Just getting back into pen and bowl turning. I really like how this one turned out.

Thanks for looking, Randy.


----------



## skiprat (Aug 25, 2012)

Wow !! That is certainly an eye catcher.:good::good: I don't think I've heard of or ever seen leopard wood before. That wood looks like it could make interesting pens too. How big is the bowl?


----------



## hotblanks (Aug 25, 2012)

Thanks. It's about 6"x3". This blank came with a used lathe that I bought. I'm not too sure what bowl blank would cost.


----------



## Haynie (Aug 25, 2012)

That is pretty.


----------



## alamocdc (Aug 25, 2012)

Wow is right! That has a stunning look, Randy! And when you said thin, you meant thin! Great job!

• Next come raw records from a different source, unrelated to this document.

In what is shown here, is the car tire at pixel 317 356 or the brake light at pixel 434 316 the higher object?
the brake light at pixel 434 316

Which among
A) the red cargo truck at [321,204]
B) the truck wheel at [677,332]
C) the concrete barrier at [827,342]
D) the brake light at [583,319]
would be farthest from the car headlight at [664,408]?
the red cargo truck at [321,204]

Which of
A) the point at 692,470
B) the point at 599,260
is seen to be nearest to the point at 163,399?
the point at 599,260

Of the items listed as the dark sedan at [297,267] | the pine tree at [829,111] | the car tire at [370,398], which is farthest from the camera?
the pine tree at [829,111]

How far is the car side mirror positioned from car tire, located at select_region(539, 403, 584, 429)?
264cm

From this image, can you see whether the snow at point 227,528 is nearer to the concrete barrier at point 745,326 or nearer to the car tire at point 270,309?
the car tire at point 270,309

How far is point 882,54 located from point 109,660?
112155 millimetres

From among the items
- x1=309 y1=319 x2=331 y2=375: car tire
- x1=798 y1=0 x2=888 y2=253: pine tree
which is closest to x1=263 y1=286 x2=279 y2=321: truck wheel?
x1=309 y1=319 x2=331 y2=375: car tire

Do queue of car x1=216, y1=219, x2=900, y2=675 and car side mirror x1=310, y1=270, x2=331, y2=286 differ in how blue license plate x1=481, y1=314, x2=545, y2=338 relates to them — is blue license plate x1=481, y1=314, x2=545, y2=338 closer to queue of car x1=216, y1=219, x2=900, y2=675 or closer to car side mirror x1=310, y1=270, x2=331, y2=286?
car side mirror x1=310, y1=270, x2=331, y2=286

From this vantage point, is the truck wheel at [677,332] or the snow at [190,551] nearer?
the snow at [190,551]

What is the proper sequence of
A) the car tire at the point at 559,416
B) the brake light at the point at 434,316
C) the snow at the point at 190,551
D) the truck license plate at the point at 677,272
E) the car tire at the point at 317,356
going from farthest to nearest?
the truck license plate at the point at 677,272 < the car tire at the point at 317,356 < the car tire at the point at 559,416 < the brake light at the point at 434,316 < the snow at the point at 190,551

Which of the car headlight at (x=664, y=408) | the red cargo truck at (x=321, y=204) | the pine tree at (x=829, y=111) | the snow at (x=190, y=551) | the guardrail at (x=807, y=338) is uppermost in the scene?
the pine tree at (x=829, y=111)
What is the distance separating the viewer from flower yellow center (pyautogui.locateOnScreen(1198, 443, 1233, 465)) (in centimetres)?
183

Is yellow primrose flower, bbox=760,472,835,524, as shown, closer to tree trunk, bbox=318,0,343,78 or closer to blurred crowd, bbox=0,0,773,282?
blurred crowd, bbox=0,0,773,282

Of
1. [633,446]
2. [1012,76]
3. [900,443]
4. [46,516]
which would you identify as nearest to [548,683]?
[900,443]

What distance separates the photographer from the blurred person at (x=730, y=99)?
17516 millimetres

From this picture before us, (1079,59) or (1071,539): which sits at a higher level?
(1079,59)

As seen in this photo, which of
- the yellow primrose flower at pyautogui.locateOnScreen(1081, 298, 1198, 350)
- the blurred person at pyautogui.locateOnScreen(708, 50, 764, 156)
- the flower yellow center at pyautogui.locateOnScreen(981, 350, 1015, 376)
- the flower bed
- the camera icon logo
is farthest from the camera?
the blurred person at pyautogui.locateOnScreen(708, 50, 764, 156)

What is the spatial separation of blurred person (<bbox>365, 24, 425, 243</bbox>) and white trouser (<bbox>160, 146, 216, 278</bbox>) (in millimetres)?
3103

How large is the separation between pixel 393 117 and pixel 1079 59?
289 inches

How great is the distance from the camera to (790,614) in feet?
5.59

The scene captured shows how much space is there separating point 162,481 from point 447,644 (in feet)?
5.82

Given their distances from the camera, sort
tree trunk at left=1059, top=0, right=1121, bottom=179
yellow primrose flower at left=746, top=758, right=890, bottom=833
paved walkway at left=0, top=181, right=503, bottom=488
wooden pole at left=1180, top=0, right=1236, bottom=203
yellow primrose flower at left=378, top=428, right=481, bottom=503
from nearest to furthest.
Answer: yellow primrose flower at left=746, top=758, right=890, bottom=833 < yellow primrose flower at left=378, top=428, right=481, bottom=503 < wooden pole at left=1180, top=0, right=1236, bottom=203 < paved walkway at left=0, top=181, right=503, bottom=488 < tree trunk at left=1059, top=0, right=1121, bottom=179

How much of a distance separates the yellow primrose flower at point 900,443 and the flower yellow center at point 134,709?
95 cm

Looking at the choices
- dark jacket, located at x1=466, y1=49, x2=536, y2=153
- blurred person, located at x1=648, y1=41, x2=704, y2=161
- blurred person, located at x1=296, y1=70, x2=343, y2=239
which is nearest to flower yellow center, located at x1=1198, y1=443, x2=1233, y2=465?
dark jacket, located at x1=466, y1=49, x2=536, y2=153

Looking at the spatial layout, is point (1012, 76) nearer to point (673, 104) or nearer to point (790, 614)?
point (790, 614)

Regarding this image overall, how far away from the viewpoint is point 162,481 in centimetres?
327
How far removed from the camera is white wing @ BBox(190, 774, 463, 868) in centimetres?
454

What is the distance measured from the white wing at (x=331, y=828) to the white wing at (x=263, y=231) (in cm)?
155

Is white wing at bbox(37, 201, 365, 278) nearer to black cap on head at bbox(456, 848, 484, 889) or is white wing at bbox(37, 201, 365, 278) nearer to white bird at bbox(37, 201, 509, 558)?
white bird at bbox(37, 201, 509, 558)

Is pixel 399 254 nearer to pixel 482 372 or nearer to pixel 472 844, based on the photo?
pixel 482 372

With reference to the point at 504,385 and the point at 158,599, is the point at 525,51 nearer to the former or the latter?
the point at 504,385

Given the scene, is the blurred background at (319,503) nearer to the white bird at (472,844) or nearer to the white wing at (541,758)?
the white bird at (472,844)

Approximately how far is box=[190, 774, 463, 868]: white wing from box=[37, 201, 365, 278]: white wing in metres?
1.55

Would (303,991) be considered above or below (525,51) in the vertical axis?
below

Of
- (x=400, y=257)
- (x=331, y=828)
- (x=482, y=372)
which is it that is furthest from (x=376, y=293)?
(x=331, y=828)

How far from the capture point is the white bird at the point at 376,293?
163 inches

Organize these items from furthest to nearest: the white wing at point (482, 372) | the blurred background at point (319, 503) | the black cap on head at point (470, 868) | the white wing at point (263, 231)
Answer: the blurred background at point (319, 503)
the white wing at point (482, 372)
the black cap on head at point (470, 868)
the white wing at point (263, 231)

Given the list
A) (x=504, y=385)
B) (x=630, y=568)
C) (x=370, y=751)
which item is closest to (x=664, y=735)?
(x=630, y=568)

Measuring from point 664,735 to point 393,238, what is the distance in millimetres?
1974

Steven, Leopardwood does make interesting looking pens. Though most are not cut on the bias so the grain structure doesn't appear as striking as what you see here.

This was made from leopardwood (the board I took the blank from was incorrectly labeled as lacewood):

http://www.penturners.org/photos/images/1174/1_baron_platRB_lacewood2.jpg


----------



## mhbeauford (Aug 25, 2012)

WOW! Stunning bowl and excellent craftsmanship. I've turned lots bowls, but never Leopardwood. Now I will have to give it a try if I can find it. Again, Beautiful Bowl.


----------



## ironman123 (Aug 25, 2012)

Randy, that is a very impressive pattern on that super bowl.

I am going to "try" to make my first bowl next week.

Ray


----------



## PaulDoug (Aug 25, 2012)

Got to add another WOW! on that bowl.  Amazing! Nice work.


----------



## broitblat (Aug 25, 2012)

+1 on the Wow -- the grain sure pops a lot more on that bowl than on any leopardwood pen I've ever turned.  Nicely done done on the turning, of course, too.

  -Barry


----------



## Joe S. (Aug 25, 2012)

I like it! Impressive grain and nice bottom, mine always have a little mortise on the bottom because I don't have flat jaws yet.



ironman123 said:


> Randy, that is a very impressive pattern on that super bowl.
> 
> I am going to "try" to make my first bowl next week.
> 
> Ray



Do, or do not. There is no "try". :biggrin:

Once you get it, bowls are addictive!


----------



## crabcreekind (Aug 26, 2012)

alamocdc said:


> Wow is right! That has a stunning look, Randy! And when you said thin, you meant thin! Great job!
> 
> Steven, Leopardwood does make interesting looking pens. Though most are not cut on the bias so the grain structure doesn't appear as striking as what you see here.
> 
> ...




Leopardwood and lacewood are the same thing. 

Btw very nice bowl!


----------



## alamocdc (Aug 26, 2012)

crabcreekind said:


> Leopardwood and lacewood are the same thing.
> 
> Btw very nice bowl!


 
Not to be argumentative, but actually, it isn't the same at all. Leopardwood is more dense and heavier than Lacewood and comes from a tree (_Flindersia maculosa) _in the Citrus family. Lacewood comes from _Cardwellia sublimis_ and has woody fruits. The only thing they have in common is Australia.:wink:


----------